Amazon EC2とは?AWSが提供する仮想サーバー
Amazon EC2とは、AWS上に仮想化されたサーバーを構築するサービスを指します。Amazon EC2は、AWSに搭載されるIaaS型のサービスのひとつで、ハードウェアを導入することなくクラウド上にサーバーを構築できる点が最大の特徴です。物理的なサーバーやネットワーク機器が不要なため、ITインフラの構築における初期費用と、保守・運用の管理コストを大幅に削減できます。
Amazon EC2の主な機能
・インスタンス
Amazon EC2で作成された仮想サーバー
・インスタンスタイプ
CPUやメモリなどの組み合わせをタイプ別に選択する機能
・インスタンスストア
一時的なストレージとして使用する揮発性のブロックストレージ
・Amazon マシンイメージ(AMI)
EC2インスタンスの構築に必要な起動テンプレート
・セキュリティグループ
EC2インスタンスに設定できる仮想ファイアウォール機能
・キーペア
「公開鍵」と「秘密鍵」を組み合わせて情報セキュリティを高める機能
・タグ
独自のメタデータを割り当てて検索性を高める機能
・Virtual Private Cloud(VPC)
パブリック環境から分離された領域に、仮想化されたプライベートネットワークを構築する機能
インスタンスとは、オブジェクト指向プログラミングのクラス定義に基づいて実体化されたオブジェクトを指します。
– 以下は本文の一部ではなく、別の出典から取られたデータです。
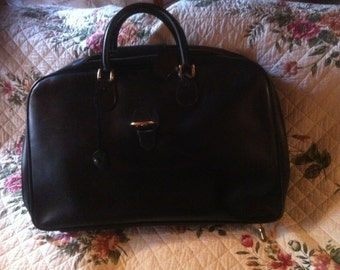Suitcase in pure black leather vintage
簡単にいえば、設計図(クラス)を具現化した実体を指し、Amazon EC2では実際に作成された仮想サーバーを意味する概念です。そしてAmazon EC2では、複数のインスタンスタイプが用意されており、自社の要件に適したタイプを選択します。
また、クラウドコンピューティングはパブリック環境でITリソースを共有するという性質から、セキュリティの脆弱性を懸念する声が少なくありません。Amazon EC2はその点、セキュリティグループ機能によって仮想化されたファイアウォールを設置し、トラフィックやログインを制御するとともに、キーペア機能やVPCによって強固なセキュリティ性を確保します。
Amazon EC2 を活用するメリット
・サーバー構築にかかる時間を削減できる
サーバーをオンプレミス環境に構築する場合、要件定義・基本設計・詳細設計・構築・実装・テスト・運用・保守という膨大なフローが必要です。
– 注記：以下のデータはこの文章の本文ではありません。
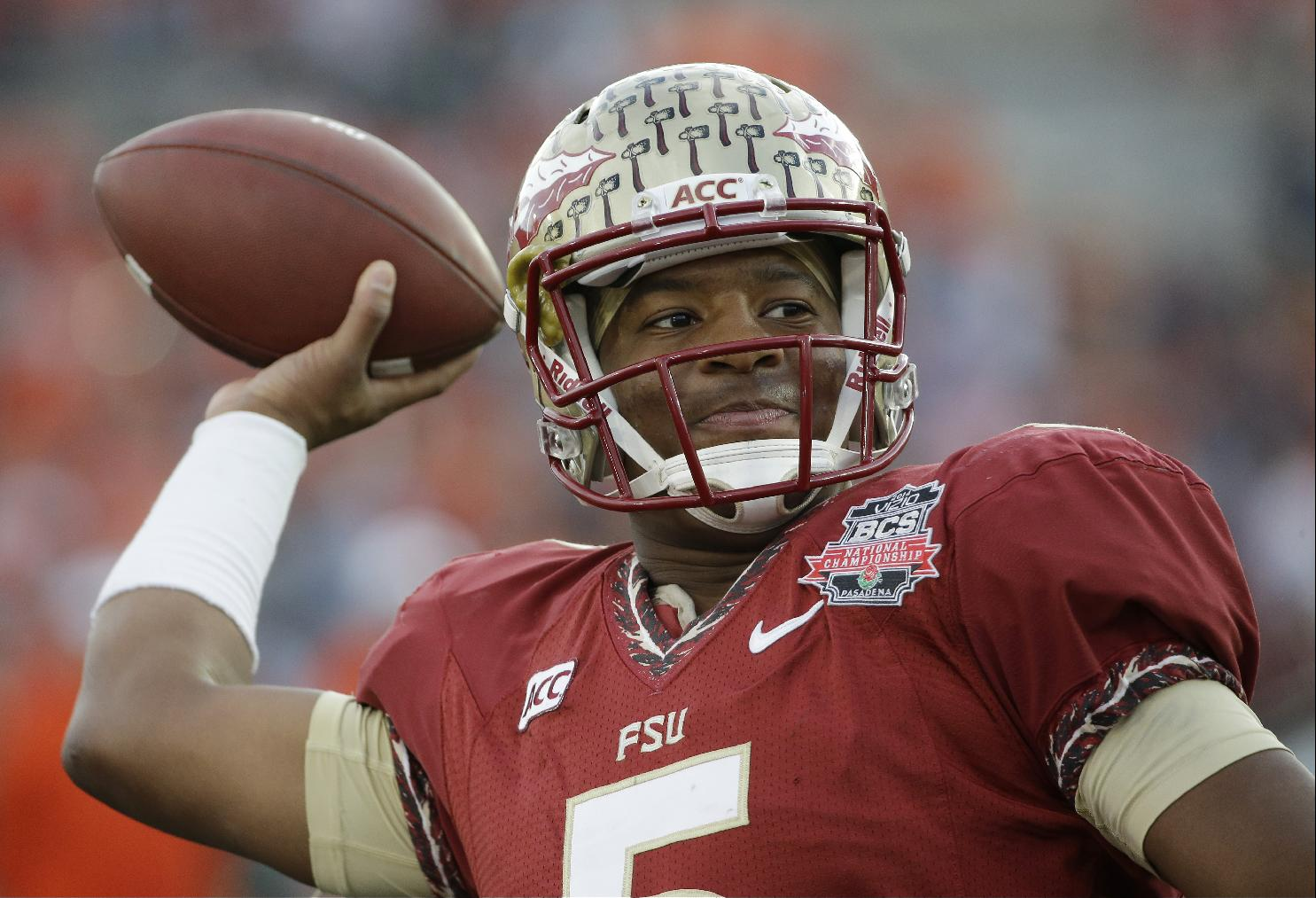 This Jan. 6, 2014 file photo shows Florida State quarterback Jameis Winston warming up before the NCAA BCS National Championship college football game against Auburn in Pasadena, Calif. The attorney for a woman who accused Winston of sexual assault says she will sue the school, the Tallahassee Police Department and the player himself, Thursday, Jan. 9, 2014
Amazon EC2は、AWS上で「インスタンスを起動」をクリックし、AMIやインスタンスタイプを選択することで、簡単にサーバーを構築できます。また、物理的なITインフラの運用・保守にリソースを割く必要がない点も大きなメリットです。
・状況に合わせてスペックを選択できる
Amazon EC2のスペックは、基本的にインスタンスタイプで決定されます。選択するインスタンスタイプによってCPUやメモリの組み合わせが異なり、要件に応じて自由にスケールアップ、もしくはスケールダウンが可能です。サーバーの負担が増加する繁忙期や、リソースの利用量が異なる時期に合わせてスペックを変更できるため、コスト面の最適化を図りながらリソースを無駄なく活用できます。
・仮想サーバーの冗長化を簡単に行える
ITインフラの可用性を確保するためには、サーバーの冗長化が必要です。オンプレミス環境でサーバーの冗長化を実行する場合、ハードウェアの導入にコストと手間を要するのはもちろん、管理スペースの増設や運用・保守コストの増大を招きます。
Amazon EC2は、冗長化に必要なネットワークをAWS上に構築できるため、オンプレミス環境と比較すると、短期間で冗長化を図れる点が大きなメリットです。
・インスタンスにかかる負荷状況に合わせて自動的に調節できる
オンプレミス環境でITインフラを運用する場合、トラフィックを予測してサーバーのスペックを設計しなくてはなりません。その場合、需要を見誤ってトラフィックの負荷にサーバーが耐えられなくなったり、反対に過剰スペックによってコストが無駄になったりする可能性があります。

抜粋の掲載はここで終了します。